Sein Bein musste nach dem Unfall sechs Mal operiert werden. Er lag monatelang in der Klinik und hat ein Jahr voller Schmerzen hinter sich. Vielleicht hätte ein Sicherheitstraining den Unfall verhindert, denn der 53-Jährige war auf die neue Maschine gestiegen, ohne ihr Fahrverhalten zu kennen. Rückblickend sagt er, ihn hätten die Sorgen um die Reparaturkosten von einem Training abgehalten, für den Fall, dass er dabei seine Maschine beschädigt hätte: "Eigentlich blöd, aber so denkt man halt oftmals", beurteilt er seine Entscheidung heute.

"Ankommen statt Umkommen"

Die Unfallzahlen müssen runter, deshalb will Bayerns Innenminister und Biker Joachim Herrmann (CSU) Vorbild sein. Auf der Motorradsternfahrt in Kulmbach Ende April mit dem Motto "Ankommen statt umkommen" warb er für Fahrsicherheitstrainings - gerade, wenn man, so wie er, zur Gruppe der 40- bis 65-Jährigen gehört und auf dem Motorrad unterwegs ist.

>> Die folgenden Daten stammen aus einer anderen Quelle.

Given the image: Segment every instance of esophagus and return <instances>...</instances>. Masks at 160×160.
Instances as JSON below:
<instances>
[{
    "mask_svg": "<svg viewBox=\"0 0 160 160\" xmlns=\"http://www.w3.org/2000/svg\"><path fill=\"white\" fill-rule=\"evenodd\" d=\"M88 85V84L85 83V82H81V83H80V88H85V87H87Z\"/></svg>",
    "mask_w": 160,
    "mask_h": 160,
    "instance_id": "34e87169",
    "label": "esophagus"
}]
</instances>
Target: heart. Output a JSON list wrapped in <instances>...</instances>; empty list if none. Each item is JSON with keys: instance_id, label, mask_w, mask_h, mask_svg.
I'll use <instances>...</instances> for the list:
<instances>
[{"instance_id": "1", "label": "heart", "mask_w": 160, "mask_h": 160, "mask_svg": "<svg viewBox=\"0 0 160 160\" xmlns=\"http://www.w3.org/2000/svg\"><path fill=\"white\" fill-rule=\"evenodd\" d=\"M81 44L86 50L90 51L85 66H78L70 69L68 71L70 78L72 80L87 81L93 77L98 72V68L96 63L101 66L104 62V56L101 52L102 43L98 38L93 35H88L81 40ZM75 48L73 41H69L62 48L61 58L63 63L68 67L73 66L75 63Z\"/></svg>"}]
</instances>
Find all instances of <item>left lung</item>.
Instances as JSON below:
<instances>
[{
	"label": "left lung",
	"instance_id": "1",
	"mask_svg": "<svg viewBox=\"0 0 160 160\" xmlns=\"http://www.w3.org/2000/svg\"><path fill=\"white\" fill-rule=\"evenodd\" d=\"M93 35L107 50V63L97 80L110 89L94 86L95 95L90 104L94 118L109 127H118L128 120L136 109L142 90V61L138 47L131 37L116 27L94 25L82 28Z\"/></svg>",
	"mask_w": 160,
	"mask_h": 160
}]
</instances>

"Wenn man die Sicherheitsregeln beachtet und auch immer wieder Trainings absolviert, dann ist es natürlich auch völlig okay. Man ist auch deswegen kein Motorradfahrer zweiter Klasse, wenn man ein solches Sicherheitstraining macht! Sondern es ist wirklich eine Frage der Vernunft und dessen, dass man wirklich heil ankommt."

Joachim Herrmann (CSU)

Verpflichtendes Fahrsicherheitstraining gefordert

Sicherheitsexperten fordern ein verpflichtendes Fahrsicherheitstraining für Wiedereinsteiger, doch das ist genausowenig geplant, wie eine Fahrtauglichkeitsprüfung für Senioren. Man zählt auf die Vernunft der Biker. Für alle Fälle werden in den kommenden Jahren auch immer mehr riskante Kurven für die Fahrer gesichert: Für die "gebaute Sicherheit" auf den Landstraßen stellt der Freistaat 440 Millionen Euro bis 2020 bereit - in der Hoffnung, dass die Todesfälle und Unfallzahlen in den kommenden Jahren wenigstens so etwas gesenkt werden können.